--- DIRECTIONS FOR THIS TASK ---
Check every line of the records below for the string "meta" and copy the ones that have it.
[SUPPLIED ENTRIES — start]
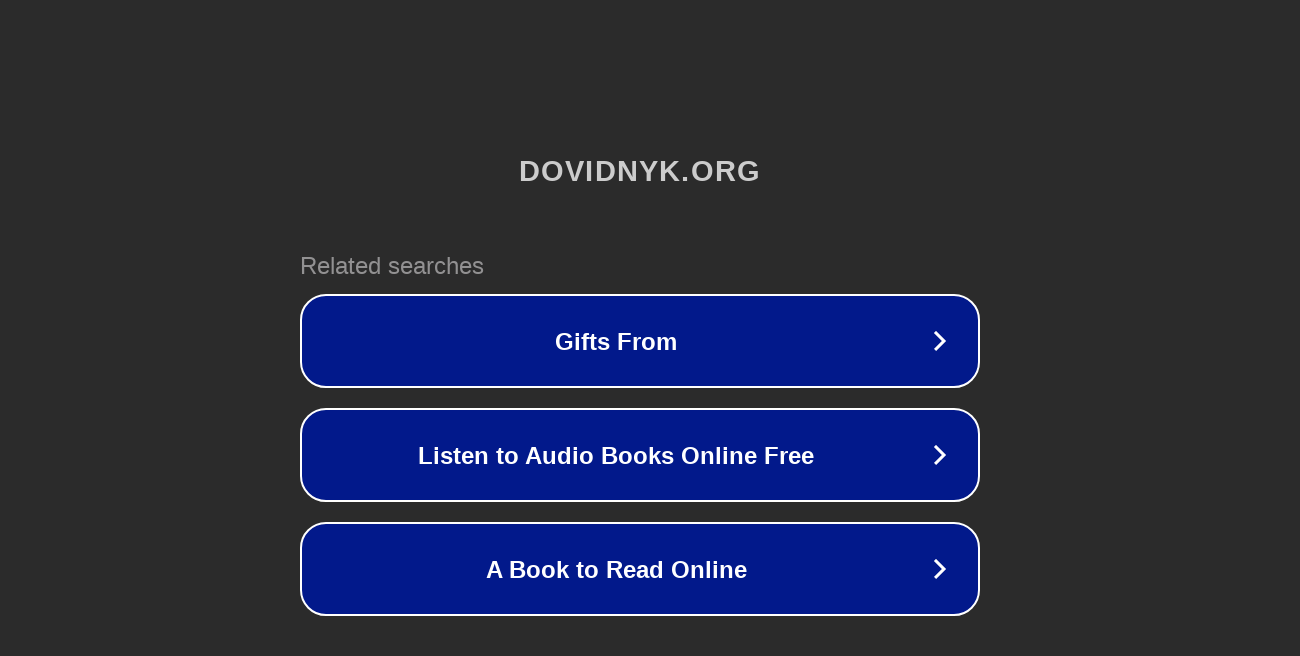

--- FILE ---
content_type: text/html; charset=utf-8
request_url: https://www.dovidnyk.org/lekarstva/inn/salmeterol.html
body_size: 1090
content:
<!doctype html>
<html data-adblockkey="MFwwDQYJKoZIhvcNAQEBBQADSwAwSAJBANDrp2lz7AOmADaN8tA50LsWcjLFyQFcb/P2Txc58oYOeILb3vBw7J6f4pamkAQVSQuqYsKx3YzdUHCvbVZvFUsCAwEAAQ==_YON8LLrHcVo4vIWtediZ5/wfIw6EjGl9B8G3wYi959cKf8sp/JhYpkZ6GbMlgxezFW9J6By3pu3cdU/yckuDgA==" lang="en" style="background: #2B2B2B;">
<head>
    <meta charset="utf-8">
    <meta name="viewport" content="width=device-width, initial-scale=1">
    <link rel="icon" href="[data-uri]">
    <link rel="preconnect" href="https://www.google.com" crossorigin>
</head>
<body>
<div id="target" style="opacity: 0"></div>
<script>window.park = "[base64]";</script>
<script src="/bIUPrcfMp.js"></script>
</body>
</html>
[SUPPLIED ENTRIES — finish]
--- SOLUTION FOR THIS TASK ---
    <meta charset="utf-8">
    <meta name="viewport" content="width=device-width, initial-scale=1">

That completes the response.